TASK REQUIREMENTS: According to the forum thread below, what property of the integration range allows the time derivative to be taken of the integrand before integrating over x?

PAGE TEXT:
Why does d/dt transform to a partial derivative in the integral?

[Lasha]

In a normalization chapter there's an equation(1.21) which says: d/dt ∫|ψ(x,t)|$^{2}$dx=∫∂/∂t |ψ(x,t)|$^{2}$dx
there was a description:(Note that integral is a function only of t,so I use a total derivative (d/dt) in the first expression,but the integrand is a function of x as well as t , so it's a partial derivative in the second one (∂/∂t) )
so this textbook started very simple and intuitive, but now I'm really confused.First of all why did d/dt appear and why did it "transform" to a partial derivative as it "entered" the integral?

 

[vanhees71]

The integral
$$N(t)=\int_{\mathbb{R}} \mathrm{d} x \; |\psi(x,t)|^2$$
is a function of $t$ only, because you integrate over $x$. Thus you can take only the derivative wrt. $t$.

Now, because the integration range $\mathbb{R}$ doesn't change with time, you can as well take first the time derivative of the integrand and then integrate wrt. $x$. Now, since you have a function of $x$ and $t$ you must indicate that you take the time derivative at fixed $x$. That's why you have to use a partial derivative:
$$\frac{\mathrm{d}N(t)}{\mathrm{d} t} = \int_{\mathbb{R}} \mathrm{d} x \frac{\partial}{\partial t} |\psi(x,t)|^2.$$

SUPPLIED INFORMATION:
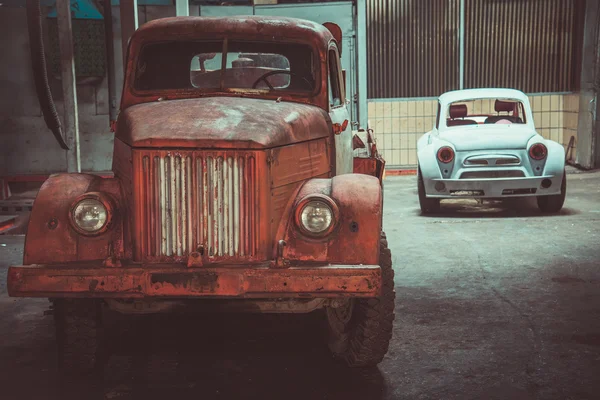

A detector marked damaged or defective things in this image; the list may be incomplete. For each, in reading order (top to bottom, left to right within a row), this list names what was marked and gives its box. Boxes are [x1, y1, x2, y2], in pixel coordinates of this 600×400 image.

rusty red truck [9, 14, 396, 372]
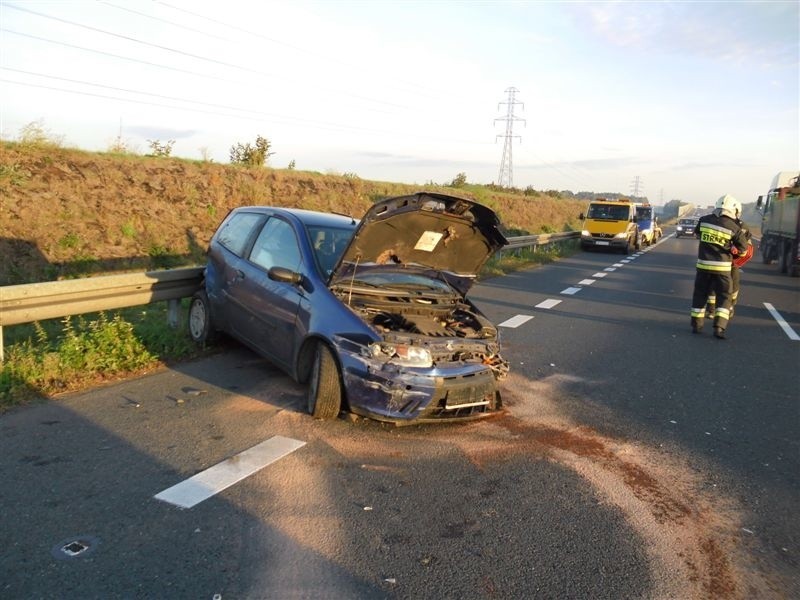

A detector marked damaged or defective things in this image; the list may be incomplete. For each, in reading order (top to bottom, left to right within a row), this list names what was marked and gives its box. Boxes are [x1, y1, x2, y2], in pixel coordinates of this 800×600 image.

damaged blue car [191, 191, 510, 422]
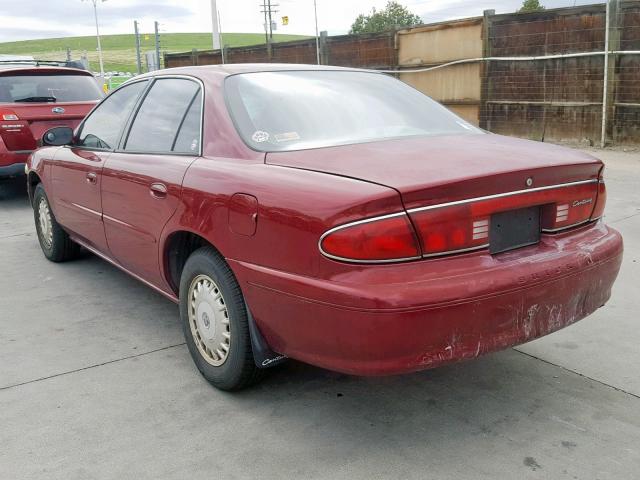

ANSWER TO THE PROBLEM: The integration range does not change with time.